:: DATA SUPPLIED
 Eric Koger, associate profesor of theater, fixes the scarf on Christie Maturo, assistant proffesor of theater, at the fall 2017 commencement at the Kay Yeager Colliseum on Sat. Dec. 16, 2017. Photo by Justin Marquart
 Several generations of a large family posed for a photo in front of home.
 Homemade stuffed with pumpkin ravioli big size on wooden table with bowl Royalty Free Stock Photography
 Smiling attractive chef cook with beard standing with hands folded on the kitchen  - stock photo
::::
:: DATA SUPPLIED
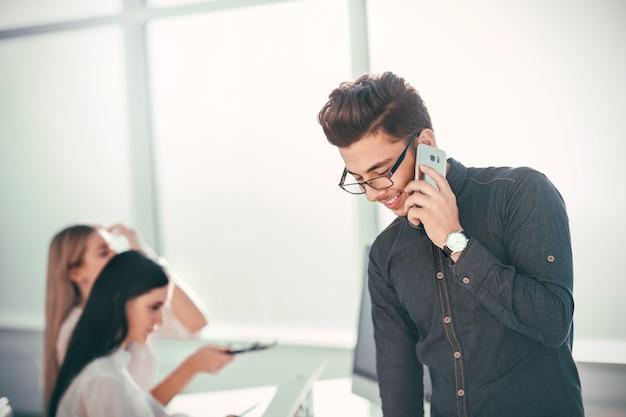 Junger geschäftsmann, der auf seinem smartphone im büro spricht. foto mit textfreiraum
::::
* **EXERCISE PROMPT**
The required answer is a single number: the count of lines in the entries that hold the string "with".

* **REPLY**
2